QA best practices for cloud and K8s solutions

Vladyslav Zagorodnyi
The Spot to be in the Cloud
4 min readJul 13, 2021

Delivering innovative and reliable solutions in any industry is complex and time-consuming. At my current company, Spot by NetApp, we help our customers (usually DevOps engineers) reduce the time and cost involved in managing their cloud compute infrastructure — whether in AWS, Azure or Google Cloud.

Behind our platform there is a lot of cutting-edge code and machine learning algorithms. Of course, it’s impossible to develop without any errors or bugs and that is where my team, the QA (Quality Assurance) group comes in. Here at Spot the QA team is completely integrated into the development lifecycle as customer obsession and customer satisfaction is baked into everything we build and do.

In this post I’ll share some of the best practices we employ to ensure our products bring our customers the value they expect.

Manual and automated QA — complementary functions

As always, establishing processes and standards is key to success in any project, and most certainly in QA.

At Spot by Netapp, QA consists of 2 segments: QA automation and manual QA.

QA automation works to deliver information about software quality on a regular basis. We receive functional suitability reports 24/7/365 days from various automation tools (e.g. Selenium webdriver together with Jenkins) regarding regression of our UI and APIs. In case of failures there exists a notification mechanism and escalation flow, so we discover the problems before our customers experience any issue, so we can perform remediation immediately.

Manual QA is indispensable when working on new product or feature releases. This is where it makes sense to invest human resources into activities that are not applicable for automation, such as:

  • Unstable versions
  • Retests
  • Edge cases
  • One time tests
  • Urgent tests
  • User experience evaluation

In short, we use automated and manual approaches wherever they are best suited. During planning, we evaluate what tasks are applicable for human-led QA and which are best for machine processing. Our QA team is always aligned with our development teams, with jointly established KPIs to ensure we increase coverage of all products and features in a timely manner.

QA requirement planning

When a task gets assigned to a QA engineer the requirement analysis starts. This is the most sensitive part of a QA job, because the QA engineer must understand all details and propose a foolproof solution in text, tabular or graph representation. Here at Spot we pay attention to coverage, depth of testing, scope, consistency, preconditions and possible risks.

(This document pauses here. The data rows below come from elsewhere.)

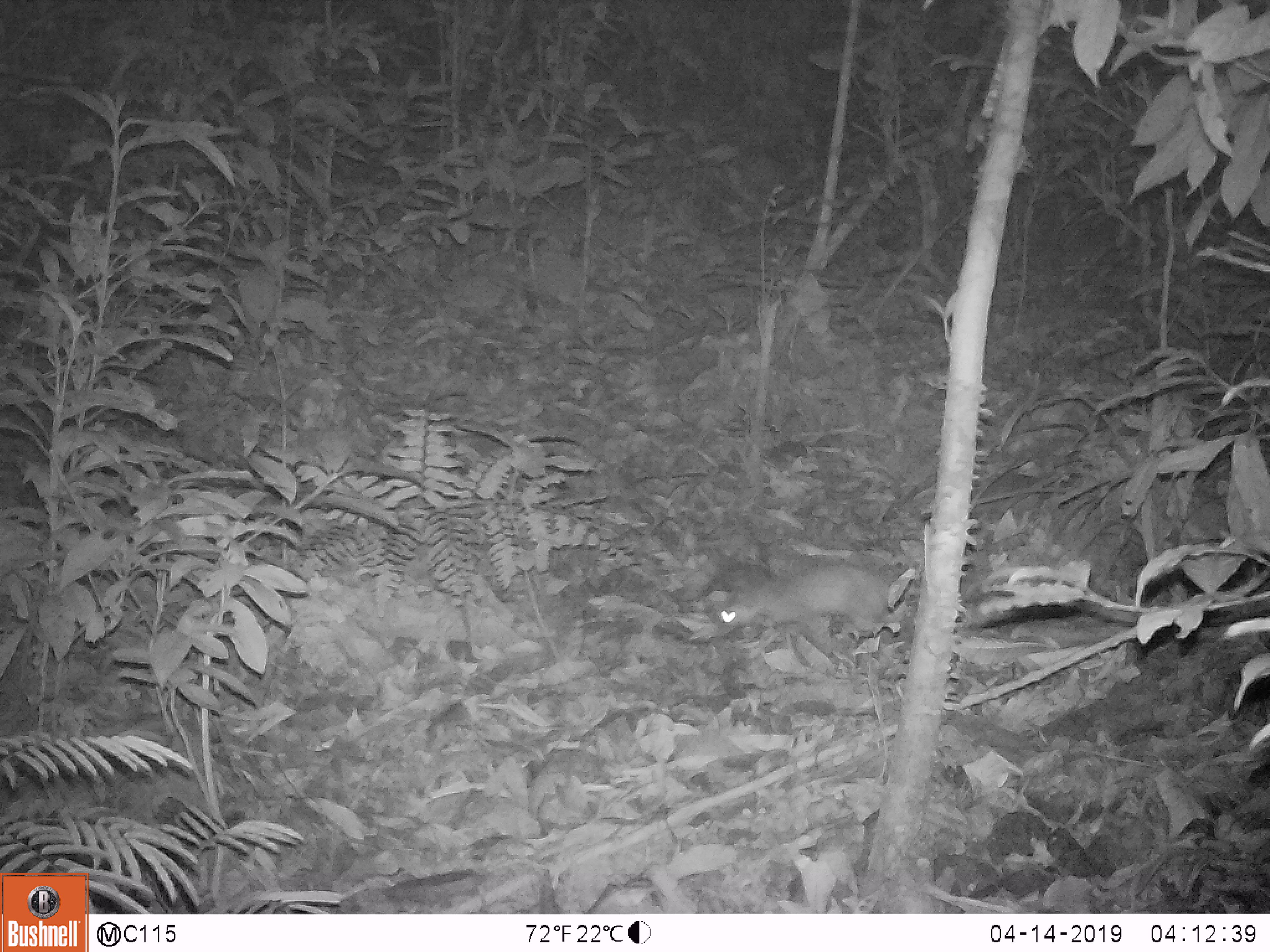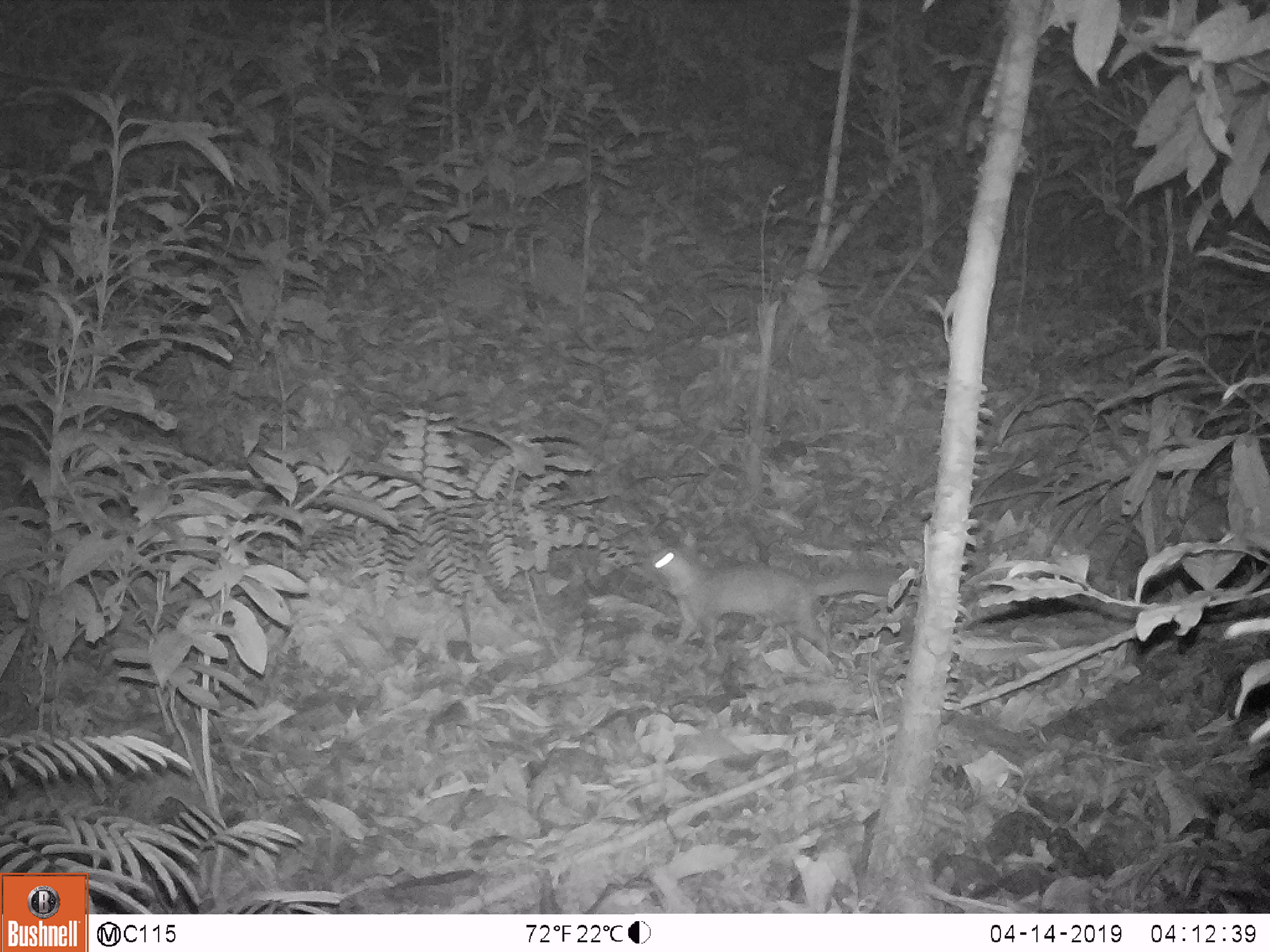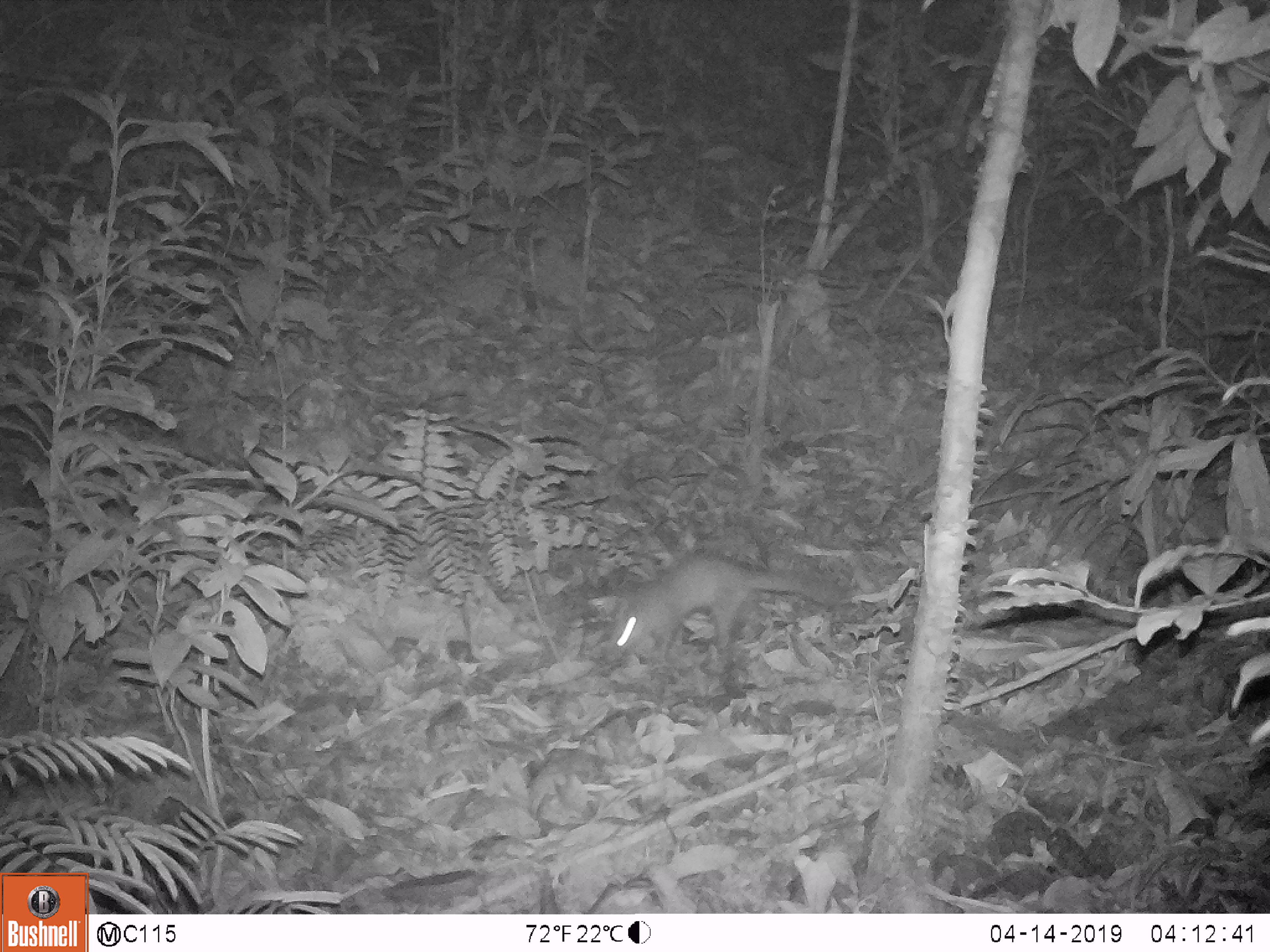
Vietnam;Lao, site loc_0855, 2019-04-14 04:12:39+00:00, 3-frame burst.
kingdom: Animalia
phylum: Chordata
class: Mammalia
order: Carnivora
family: Mustelidae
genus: Melogale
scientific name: Melogale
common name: ferret badger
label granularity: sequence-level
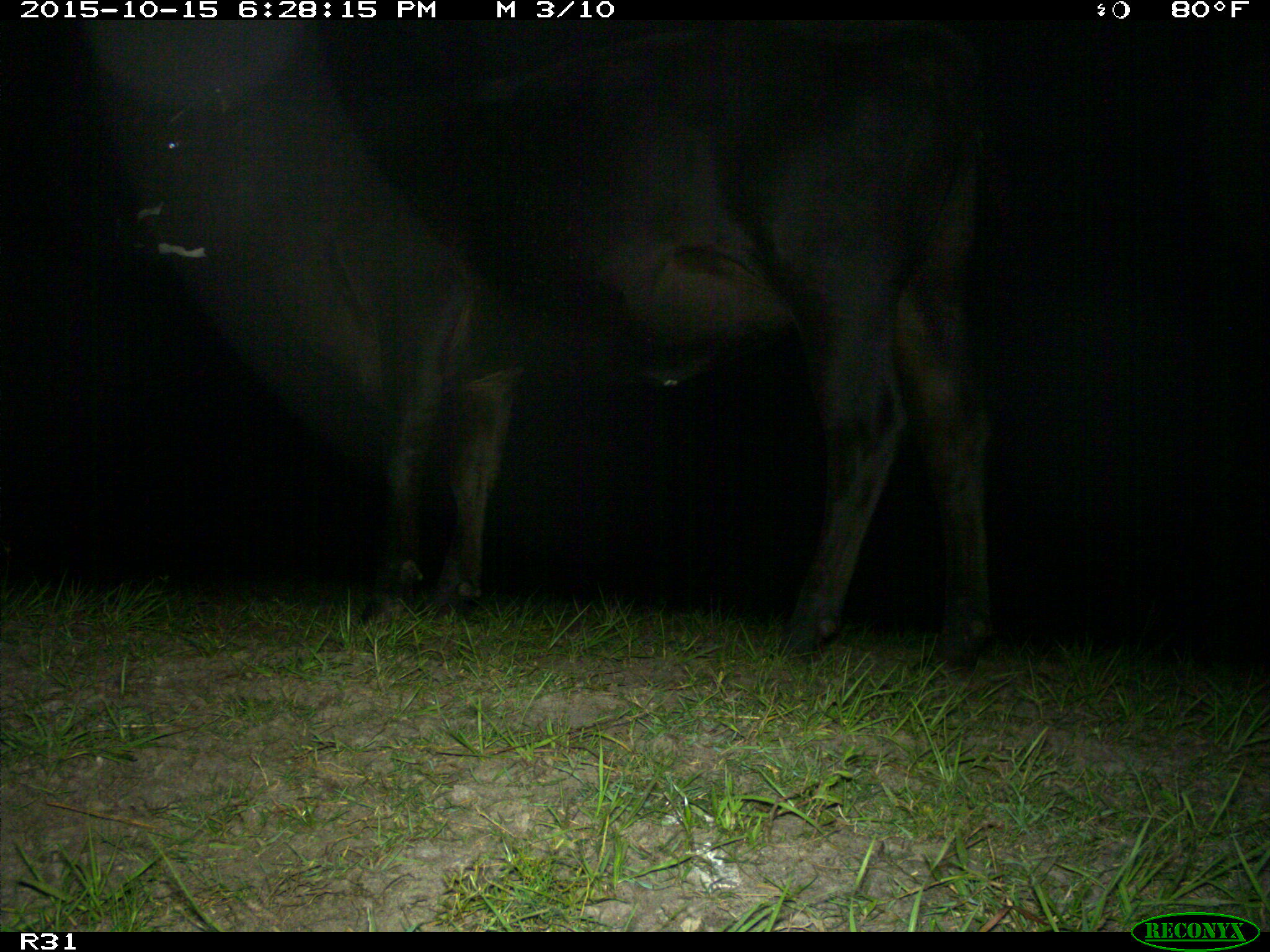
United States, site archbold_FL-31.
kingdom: Animalia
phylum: Chordata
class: Mammalia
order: Artiodactyla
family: Bovidae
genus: Bos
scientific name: Bos taurus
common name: domestic cow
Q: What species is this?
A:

We use the “Test Decomposition” methodology for verifying product requirements (typically based on the PRD) and transforming it into these documents:

  • Test Plans — this is a general structure of the indicated level of testing, any required test design techniques and any estimations
  • Test Cases — this provides details of what will be tested and what are the expected results
  • Test Suits — the list of well-built sequence of test scenarios (e.g. first test login and then test logout)

By detecting issues with the testing process at an early stage, we gain lots of benefits. In development practice it’s easier, faster and even cheaper to fix issues at the very beginning than after official production release. So we value a chance to work with product owners even during the early stage of establishing feature functionality and benefits or gathering requirements stages of the software development lifecycle.

Where QA automation shines

In general software products have a great variety of use cases, different flows and millions of applicable values. This can make manual testing almost impossible. Say we add a new feature to our Spot Console which consists of:
- 3 mandatory drop-downs
- each dropdown has 100 values, all applicable for selection
- “confirm” button
- result window (assume result always “true”)

Straightforward calculation shows us:
All possible test scenarios = 1 million possibilities (100 (values of 1st dropdown) x 100 (values of 2st dropdown) x 100 (values of 3st dropdown) = 1,000,000).

It’s exhaustive to test all of them manually, time consuming and risky due to human error. Fortunately in manual QA theory there exist test design techniques. If you want to know how to decrease the list of all possible combinations for 60+% without negative impact on coverage — read my upcoming article on Pairwise test design technique, that is being used here at Spot by NetApp.

Hand-made excellence with manual QA

To reach maximum quality QA engineers fully use manual stack capabilities of these Test Design techniques:

  • Equivalence classes
  • Boundary values
  • Decision Table
  • Pairwise
  • State Transition
  • Domain Analysis
  • Use case

In general, test design techniques allow testers to be more efficient, decreasing the amount of tests but increasing coverage, so we can perform more testing activities and deliver more customer satisfaction.

Evaluate and escalate

The most interesting things happen when QA detects an issue as that is the moment we start to make our product really better. The bug report is a result of professional test design and it’s not a secret that bug reports must be organised professionally as well. Bug reports in Spot consist of:

- Clear title
- Consistent steps to reproduce
- Clear difference between actual and expected results
- Environment
- Handling person

But one of the most important is to prioritise issues, to ensure that if it’s urgent it will be fixed immediately, as it blocks our clients. If not, it will wait in the queue and won’t block urgent activities. The way to indicate those rules are attributes such as severity which denotes the technical impact of bugs on a system and priority which denotes business impact of bug.

After the issue is fixed we perform a retest and also verify backward compatibility to ensure that fix activities didn’t affect or damage other functionality.